_ACTIVITY 1_
Answer these questions about the prostate cancer drugs article:
(a) In which journal did Crawford and Thomas Flaig publish their review?
(b) For how long on average has Denosumab been shown to hold off bone metastasis?
(c) What kind of particles does Alpharadin emit?
_ACTIVITY 2_
Resume the prostate cancer drugs article after its final sentence, keeping the same voice.

_EXERCISE PASSAGE_
++++++++++

Four new drugs will change prostate cancer care
After a decade and a half of near stagnation, four new drugs could help make advanced prostate cancer a chronic illness instead of a terminal disease, a leading Colorado prostate cancer expert says.
"It's not just chemotherapy. The drugs have different and innovative methods of action. One is a bone protective agent; another's a more effective hormone agent; another is radiotherapy; and the final one is the first drug tested for cancer immunotherapy," says E. David Crawford, MD, investigator at the University of Colorado Cancer Center and head of urologic oncology at University of Colorado Hospital.
"Even without the addition of any more drugs, we may now have the tools that in combination will allow us to extend the survival prognosis of a prostate cancer patient long enough to make prostate cancer a disease a patient is more likely to die with than from," Crawford says.
Along with Thomas Flaig, MD, Crawford describes these advances in prostate cancer treatment in a recent review for the journal Oncology.
First is the drug Denosumab, which Crawford says, "has three uses in protecting the bones of prostate cancer patients." It can prevent bone fractures in patients with existing bone metastasis; it can prevent osteoporosis in patients whose calcium is depleted as a side-effect of hormone therapy; and (pending FDA approval) it has been shown to hold off the occurrence of bone metastasis for an average of four months in patients whose spiking PSA scores predict the likely onset of bone involvement.
Second is the drug Alpharadin, which is one of a novel and exciting class of "radiopharmaceuticals" drugs that emit radiation and allow doctors to precisely deliver radiation to tumor sites. In the case of Alpharadin, it emits alpha rather than beta particles, which allows more precise tumor targeting of bone metastasis sites with less collateral damage to surrounding bone marrow.

++++++++++

Dataset entries:
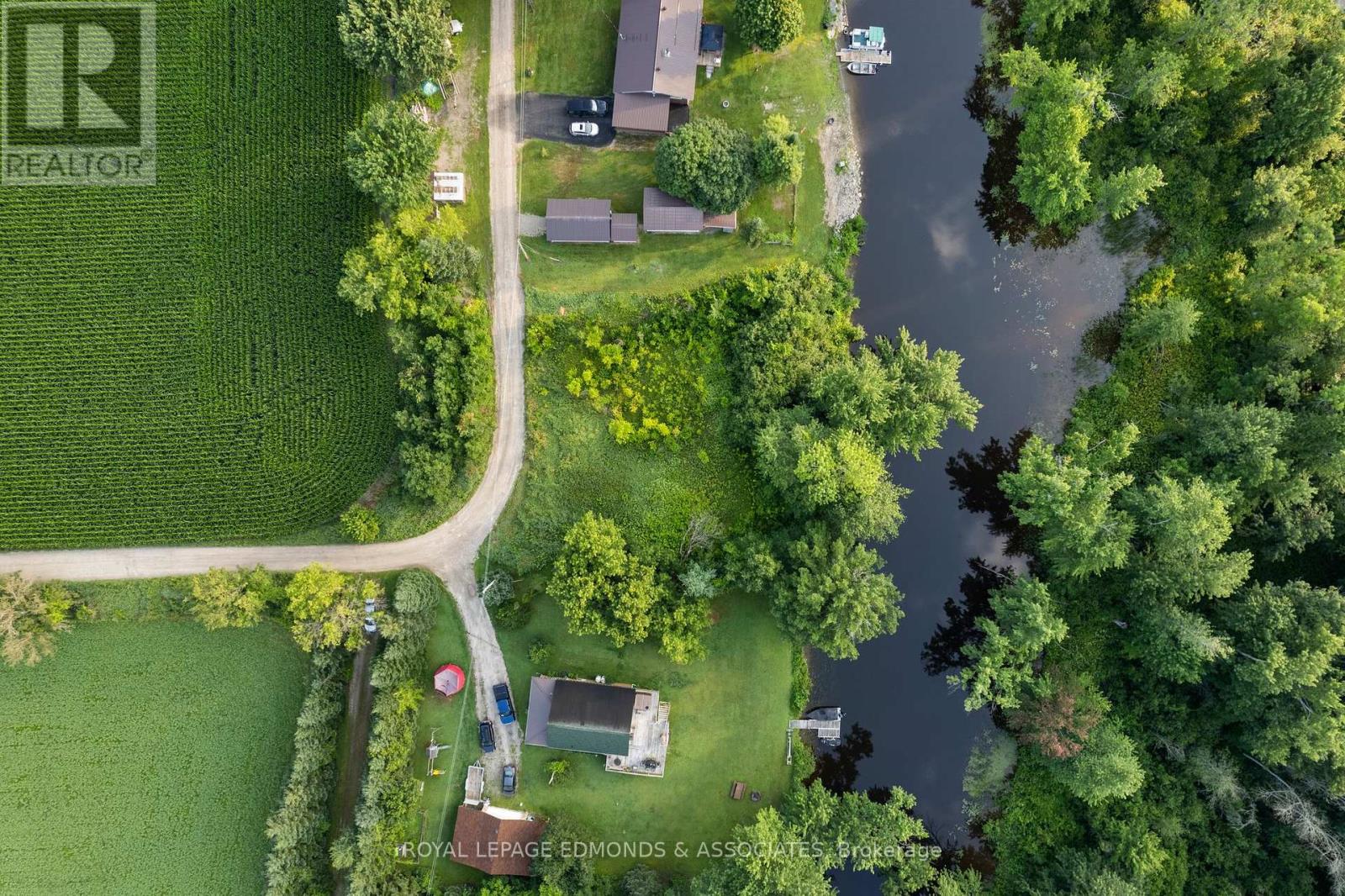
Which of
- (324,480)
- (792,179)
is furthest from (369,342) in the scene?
(792,179)

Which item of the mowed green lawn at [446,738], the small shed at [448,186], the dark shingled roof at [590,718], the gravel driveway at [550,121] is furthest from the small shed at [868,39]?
the mowed green lawn at [446,738]

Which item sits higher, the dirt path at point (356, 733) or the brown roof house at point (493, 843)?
the dirt path at point (356, 733)

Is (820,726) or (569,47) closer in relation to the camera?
(569,47)

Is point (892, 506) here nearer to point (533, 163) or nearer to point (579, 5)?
point (533, 163)

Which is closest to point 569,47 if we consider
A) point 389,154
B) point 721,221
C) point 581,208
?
point 581,208

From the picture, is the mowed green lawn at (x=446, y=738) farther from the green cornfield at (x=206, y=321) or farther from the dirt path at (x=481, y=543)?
the green cornfield at (x=206, y=321)

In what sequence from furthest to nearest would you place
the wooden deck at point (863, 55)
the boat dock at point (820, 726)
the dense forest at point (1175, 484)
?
the wooden deck at point (863, 55) → the boat dock at point (820, 726) → the dense forest at point (1175, 484)

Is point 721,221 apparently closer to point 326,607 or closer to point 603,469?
point 603,469

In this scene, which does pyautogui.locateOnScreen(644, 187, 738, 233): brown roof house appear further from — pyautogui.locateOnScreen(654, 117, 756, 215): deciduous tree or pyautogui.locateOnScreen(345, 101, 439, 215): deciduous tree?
pyautogui.locateOnScreen(345, 101, 439, 215): deciduous tree
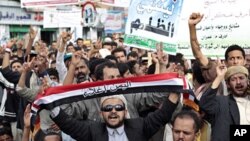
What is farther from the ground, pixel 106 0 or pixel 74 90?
pixel 106 0

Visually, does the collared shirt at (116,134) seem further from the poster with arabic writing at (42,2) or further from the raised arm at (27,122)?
the poster with arabic writing at (42,2)

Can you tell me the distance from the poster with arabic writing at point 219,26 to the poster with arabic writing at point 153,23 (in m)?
0.19

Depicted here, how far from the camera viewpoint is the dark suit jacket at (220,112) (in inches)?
162

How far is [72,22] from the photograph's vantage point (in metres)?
13.5

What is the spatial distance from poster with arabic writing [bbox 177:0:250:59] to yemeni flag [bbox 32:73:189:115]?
2.34m

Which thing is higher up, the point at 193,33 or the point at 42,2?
the point at 42,2

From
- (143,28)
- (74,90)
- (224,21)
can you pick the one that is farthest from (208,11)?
(74,90)

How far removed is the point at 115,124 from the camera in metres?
3.90

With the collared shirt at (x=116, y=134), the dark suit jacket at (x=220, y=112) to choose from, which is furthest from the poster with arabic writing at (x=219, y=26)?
the collared shirt at (x=116, y=134)

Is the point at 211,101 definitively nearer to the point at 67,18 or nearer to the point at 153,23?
the point at 153,23

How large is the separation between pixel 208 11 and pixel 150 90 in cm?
277

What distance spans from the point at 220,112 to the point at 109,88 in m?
0.86

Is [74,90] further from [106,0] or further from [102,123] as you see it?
[106,0]

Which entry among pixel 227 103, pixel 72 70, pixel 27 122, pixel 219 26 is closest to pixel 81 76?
pixel 72 70
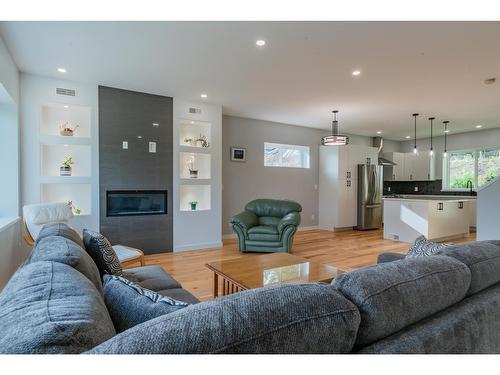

++++++++++

_FINAL ANSWER 1_
(a) Oncology
(b) Four months
(c) Alpha particles, rather than beta particles

_FINAL ANSWER 2_
Third, the drug Prostvac is the first "immunotherapy" drug used for the treatment of cancer. The drug acts like a vaccine, priming the immune system to recognize and thus fight against prostate cancer cells. In a phase II clinical trial of 125 patients, the drug extended the median survival time from 16.6 to 25.1 months.
Finally, the drug Abiraterone Acetate completely suppresses the body's ability to make testosterone, which many prostate cancers need to grow (as opposed to previous drugs, which hoped to out-compete testosterone with estrogen, or imperfectly controlled testosterone production).
Crawford notes that these drugs are being approved for use only after more established therapies have failed and hopes that in coming years science may accelerate the use of these drugs to first-line therapies.
E. David Crawford, MD, investigator at the University of Colorado Cancer Center
"Before we just had hormone therapy, then we got chemo, and each therapy we added packed on another couple months of survival. Now with these news drugs we're tacking on even more time. The light at the end of the tunnel is the hope that we'll turn this into a chronic disease and now we might have the tools that in some combination will do it," Crawford says.